Emmy stood up and left the table for a moment, practically skipping out of the room. She bounced up the stairs, and moments later, bounced right back down them and into the kitchen, thrusting a small plastic shopping bag into my hands.

“Oh boy,” I said sardonically.

“Just open it!”

I reached into the bag, feeling a cardboard package. I pulled it out to reveal a new, sealed, pacifier. Reddish-orange in color. A cartoon lion on the front of it. I felt my cheeks warm as I quickly shoved it back into the bag.

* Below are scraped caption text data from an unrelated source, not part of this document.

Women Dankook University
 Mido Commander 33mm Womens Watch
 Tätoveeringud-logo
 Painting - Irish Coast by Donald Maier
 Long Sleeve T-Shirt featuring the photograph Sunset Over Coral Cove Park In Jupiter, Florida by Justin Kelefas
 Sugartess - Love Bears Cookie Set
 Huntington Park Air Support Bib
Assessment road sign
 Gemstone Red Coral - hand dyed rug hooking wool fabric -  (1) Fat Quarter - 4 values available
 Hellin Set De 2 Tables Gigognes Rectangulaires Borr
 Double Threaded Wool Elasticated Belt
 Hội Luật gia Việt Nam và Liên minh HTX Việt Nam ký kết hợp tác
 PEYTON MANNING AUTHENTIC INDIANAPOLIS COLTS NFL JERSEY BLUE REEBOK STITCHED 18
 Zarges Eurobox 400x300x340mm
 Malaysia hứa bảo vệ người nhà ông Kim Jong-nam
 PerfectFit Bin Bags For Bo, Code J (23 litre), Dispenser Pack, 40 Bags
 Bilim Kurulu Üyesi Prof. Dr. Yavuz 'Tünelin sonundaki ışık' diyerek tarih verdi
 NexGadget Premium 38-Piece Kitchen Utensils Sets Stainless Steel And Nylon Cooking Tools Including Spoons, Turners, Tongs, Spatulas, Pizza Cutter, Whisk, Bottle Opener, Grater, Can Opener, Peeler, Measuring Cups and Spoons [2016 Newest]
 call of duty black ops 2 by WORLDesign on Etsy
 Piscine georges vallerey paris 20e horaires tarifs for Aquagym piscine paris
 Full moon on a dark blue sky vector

“Oh calm down,” Emmy said, rolling her eyes. “Mom’s loading the car now, she won’t be coming back in.”

“All the jokes? Buying me a pacifier? You keep teasing me about this. But if I didn’t know any better, I’d say you want it more than I do.”

She shrugged. “Is that such a bad thing?”

It wasn’t, but I wasn’t quite ready to say that aloud.

“So? Are we going to go get Betsy or what?”

“Well…”

“What else did you have to do this morning?”

“It’s just been a while.”

“Don’t you miss her?” she asked.

“Yeah.”

“C’mon. Let’s go get her.”

Betsy was, as Emmy put it, her baby sister. Except Judy had no idea that Betsy existed. In fact, nobody knew that Betsy existed except for Emmy and I.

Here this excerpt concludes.